[TASK INSTRUCTIONS] Return the lines below exactly, starting with the line that contains "Thinking about spatial" and stopping after the last line.

[INPUT RECORDS]
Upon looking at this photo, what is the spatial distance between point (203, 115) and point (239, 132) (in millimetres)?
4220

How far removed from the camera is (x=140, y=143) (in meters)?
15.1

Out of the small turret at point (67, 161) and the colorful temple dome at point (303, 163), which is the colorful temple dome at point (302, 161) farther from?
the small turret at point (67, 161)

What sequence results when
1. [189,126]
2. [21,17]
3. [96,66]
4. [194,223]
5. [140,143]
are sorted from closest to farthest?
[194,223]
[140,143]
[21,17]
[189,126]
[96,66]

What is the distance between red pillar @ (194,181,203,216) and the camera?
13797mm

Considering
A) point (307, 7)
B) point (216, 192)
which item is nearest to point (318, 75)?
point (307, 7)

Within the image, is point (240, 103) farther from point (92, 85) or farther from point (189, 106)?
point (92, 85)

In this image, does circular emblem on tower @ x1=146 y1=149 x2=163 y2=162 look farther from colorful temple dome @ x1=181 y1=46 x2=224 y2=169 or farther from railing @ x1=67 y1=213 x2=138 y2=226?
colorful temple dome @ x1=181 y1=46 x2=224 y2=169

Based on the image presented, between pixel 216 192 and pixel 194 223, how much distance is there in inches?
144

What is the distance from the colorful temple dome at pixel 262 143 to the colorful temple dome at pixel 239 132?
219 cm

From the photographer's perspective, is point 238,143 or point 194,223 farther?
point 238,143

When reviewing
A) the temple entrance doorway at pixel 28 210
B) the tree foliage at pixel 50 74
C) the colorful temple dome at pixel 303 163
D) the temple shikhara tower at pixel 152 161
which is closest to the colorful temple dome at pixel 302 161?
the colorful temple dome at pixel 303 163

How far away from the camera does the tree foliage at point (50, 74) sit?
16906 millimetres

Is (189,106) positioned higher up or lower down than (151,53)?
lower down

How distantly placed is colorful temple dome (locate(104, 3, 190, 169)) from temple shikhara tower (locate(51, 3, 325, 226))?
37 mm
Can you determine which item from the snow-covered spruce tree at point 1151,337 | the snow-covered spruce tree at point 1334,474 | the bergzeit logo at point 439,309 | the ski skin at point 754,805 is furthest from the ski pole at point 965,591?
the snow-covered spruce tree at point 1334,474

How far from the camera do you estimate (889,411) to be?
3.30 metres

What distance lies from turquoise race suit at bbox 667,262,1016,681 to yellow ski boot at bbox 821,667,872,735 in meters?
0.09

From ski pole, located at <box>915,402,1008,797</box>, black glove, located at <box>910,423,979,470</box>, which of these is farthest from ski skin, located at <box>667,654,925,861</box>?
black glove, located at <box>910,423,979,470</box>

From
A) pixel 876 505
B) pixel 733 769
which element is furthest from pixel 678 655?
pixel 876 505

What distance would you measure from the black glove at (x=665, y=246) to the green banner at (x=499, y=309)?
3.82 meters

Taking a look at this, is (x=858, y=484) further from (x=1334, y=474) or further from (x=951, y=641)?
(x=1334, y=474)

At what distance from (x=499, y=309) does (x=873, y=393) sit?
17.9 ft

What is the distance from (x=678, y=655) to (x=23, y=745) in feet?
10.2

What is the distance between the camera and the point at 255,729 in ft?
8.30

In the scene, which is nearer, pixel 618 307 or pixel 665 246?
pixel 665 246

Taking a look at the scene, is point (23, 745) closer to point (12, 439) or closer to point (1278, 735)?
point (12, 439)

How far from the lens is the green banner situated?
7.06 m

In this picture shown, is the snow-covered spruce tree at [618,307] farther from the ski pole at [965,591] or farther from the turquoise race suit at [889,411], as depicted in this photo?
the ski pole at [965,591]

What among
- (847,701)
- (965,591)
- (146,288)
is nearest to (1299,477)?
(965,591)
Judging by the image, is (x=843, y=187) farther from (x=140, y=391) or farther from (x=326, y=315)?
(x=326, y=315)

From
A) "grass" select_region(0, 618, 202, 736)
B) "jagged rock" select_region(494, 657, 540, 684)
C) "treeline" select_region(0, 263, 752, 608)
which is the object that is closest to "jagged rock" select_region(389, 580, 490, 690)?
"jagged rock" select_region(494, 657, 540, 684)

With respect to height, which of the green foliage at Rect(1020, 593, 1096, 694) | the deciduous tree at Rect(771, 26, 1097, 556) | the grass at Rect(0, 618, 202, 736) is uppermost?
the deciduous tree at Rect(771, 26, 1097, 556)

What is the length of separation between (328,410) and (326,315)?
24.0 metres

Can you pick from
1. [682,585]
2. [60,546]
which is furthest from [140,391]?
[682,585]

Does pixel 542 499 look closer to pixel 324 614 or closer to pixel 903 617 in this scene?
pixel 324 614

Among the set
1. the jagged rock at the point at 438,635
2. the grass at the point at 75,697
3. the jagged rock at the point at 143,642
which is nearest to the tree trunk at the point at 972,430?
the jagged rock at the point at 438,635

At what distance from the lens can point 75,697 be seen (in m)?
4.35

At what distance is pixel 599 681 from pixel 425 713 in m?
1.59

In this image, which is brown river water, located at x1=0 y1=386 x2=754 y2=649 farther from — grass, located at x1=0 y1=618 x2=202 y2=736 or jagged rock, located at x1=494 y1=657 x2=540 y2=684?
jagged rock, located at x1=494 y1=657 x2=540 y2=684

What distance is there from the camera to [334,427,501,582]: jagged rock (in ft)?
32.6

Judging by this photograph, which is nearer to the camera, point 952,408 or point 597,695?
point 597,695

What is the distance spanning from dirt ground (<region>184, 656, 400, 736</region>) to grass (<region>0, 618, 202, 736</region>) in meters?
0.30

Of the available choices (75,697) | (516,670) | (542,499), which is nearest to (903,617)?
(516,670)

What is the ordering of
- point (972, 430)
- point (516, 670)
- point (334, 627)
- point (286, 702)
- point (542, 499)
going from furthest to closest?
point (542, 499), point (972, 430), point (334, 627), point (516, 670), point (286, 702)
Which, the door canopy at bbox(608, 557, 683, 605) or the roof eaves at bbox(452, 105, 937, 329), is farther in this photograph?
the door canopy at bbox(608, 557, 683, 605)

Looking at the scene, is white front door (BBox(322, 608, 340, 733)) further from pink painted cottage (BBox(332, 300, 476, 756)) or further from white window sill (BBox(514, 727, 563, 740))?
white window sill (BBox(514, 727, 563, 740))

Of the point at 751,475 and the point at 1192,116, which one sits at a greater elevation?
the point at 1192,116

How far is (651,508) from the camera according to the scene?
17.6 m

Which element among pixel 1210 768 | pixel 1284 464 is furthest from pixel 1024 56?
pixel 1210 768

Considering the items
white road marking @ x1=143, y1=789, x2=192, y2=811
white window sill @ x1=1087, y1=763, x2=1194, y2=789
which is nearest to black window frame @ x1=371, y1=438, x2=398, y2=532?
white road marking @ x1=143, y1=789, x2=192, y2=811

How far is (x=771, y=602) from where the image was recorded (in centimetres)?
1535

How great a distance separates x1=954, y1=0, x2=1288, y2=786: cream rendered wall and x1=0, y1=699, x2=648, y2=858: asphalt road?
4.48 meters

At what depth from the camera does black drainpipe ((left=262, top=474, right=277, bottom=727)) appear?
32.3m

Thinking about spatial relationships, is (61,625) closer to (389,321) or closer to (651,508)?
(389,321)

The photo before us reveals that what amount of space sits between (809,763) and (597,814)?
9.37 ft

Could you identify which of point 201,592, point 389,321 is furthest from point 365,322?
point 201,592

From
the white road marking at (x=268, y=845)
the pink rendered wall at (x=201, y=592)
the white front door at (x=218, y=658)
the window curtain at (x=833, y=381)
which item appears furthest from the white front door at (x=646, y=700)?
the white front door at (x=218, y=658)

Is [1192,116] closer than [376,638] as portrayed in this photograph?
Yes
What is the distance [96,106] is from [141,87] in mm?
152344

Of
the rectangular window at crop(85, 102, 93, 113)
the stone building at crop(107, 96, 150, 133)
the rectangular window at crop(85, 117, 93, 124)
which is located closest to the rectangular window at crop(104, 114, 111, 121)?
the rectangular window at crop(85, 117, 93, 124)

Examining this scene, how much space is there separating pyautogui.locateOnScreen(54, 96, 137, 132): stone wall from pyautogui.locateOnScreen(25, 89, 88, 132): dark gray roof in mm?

[ANSWER IN FULL]
Thinking about spatial relationships, is (61,625) closer to (389,321) or closer to (651,508)?
(389,321)

The photo before us reveals that what amount of space sits between (809,763) and (597,814)?
9.37 ft

Could you identify which of point 201,592, point 389,321 is furthest from point 365,322?
point 201,592

From
the white road marking at (x=268, y=845)
the pink rendered wall at (x=201, y=592)
the white front door at (x=218, y=658)
the window curtain at (x=833, y=381)
which item appears furthest from the white front door at (x=646, y=700)?
the white front door at (x=218, y=658)

Is [1192,116] closer than [376,638] as portrayed in this photograph?
Yes
What is the distance [96,106] is from [141,87] in mm?
152344

Of
the rectangular window at crop(85, 102, 93, 113)
the stone building at crop(107, 96, 150, 133)
the rectangular window at crop(85, 117, 93, 124)
which is located closest to the rectangular window at crop(104, 114, 111, 121)?
the rectangular window at crop(85, 117, 93, 124)

Examining this scene, how much space is there separating pyautogui.locateOnScreen(54, 96, 137, 132): stone wall from pyautogui.locateOnScreen(25, 89, 88, 132): dark gray roof in mm?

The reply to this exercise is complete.